Succinate dehydrogenase is an enzyme involved in the citric acid cycle, playing a unique dual role as it participates in both the citric acid cycle and the electron transport chain. It facilitates the conversion of succinate to fumarate, a critical step in energy production within cells.
What sets succinate dehydrogenase apart is its use of \( \mathrm{FAD} \) as a covalently-bound electron acceptor. As part of this enzyme, \( \mathrm{FAD} \) helps drive the oxidation of succinate to fumarate effectively, aided by the favorable standard reduction potential between \( \mathrm{FAD} \) and fumarate/succinate. This connection intricately links the function of succinate dehydrogenase to efficient cellular respiration and energy production.

FAD vs NAD+

FAD and NAD+ are both crucial electron carriers in cellular metabolism, but they have distinct roles and preferences based on their reduction potentials. \( \mathrm{FAD} \) has a standard reduction potential of 0.050 V, while \( \mathrm{NAD}^{+} \) has a much more negative potential of -0.32 V.

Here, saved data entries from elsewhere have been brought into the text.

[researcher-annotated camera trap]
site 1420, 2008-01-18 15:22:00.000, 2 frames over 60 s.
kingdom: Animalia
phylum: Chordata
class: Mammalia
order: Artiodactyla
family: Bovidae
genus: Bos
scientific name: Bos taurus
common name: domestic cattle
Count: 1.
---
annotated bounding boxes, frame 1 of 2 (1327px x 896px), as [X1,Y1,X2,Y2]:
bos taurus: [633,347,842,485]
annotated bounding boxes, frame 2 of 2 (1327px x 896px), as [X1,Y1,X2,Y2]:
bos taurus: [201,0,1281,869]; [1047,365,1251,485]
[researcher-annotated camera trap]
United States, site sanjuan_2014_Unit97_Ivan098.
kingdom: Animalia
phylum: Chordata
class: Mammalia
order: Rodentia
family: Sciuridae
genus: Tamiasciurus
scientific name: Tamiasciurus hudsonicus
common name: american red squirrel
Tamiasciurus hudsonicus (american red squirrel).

In the context of succinate oxidation, \( \mathrm{FAD} \) is preferred due to its higher affinity for electrons in reactions where the electron donor’s \( E'^{\circ} \) is similar, such as fumarate/succinate. Meanwhile, \( \mathrm{NAD}^{+} \) is utilized in other dehydrogenase reactions where its potential aligns with other substrates. This difference optimizes energy transfer processes across various metabolic pathways, ensuring each molecule is used where its electron shuttling capabilities are most advantageous. Understanding these differences is key to grasping why specific carriers are used in different biochemical scenarios.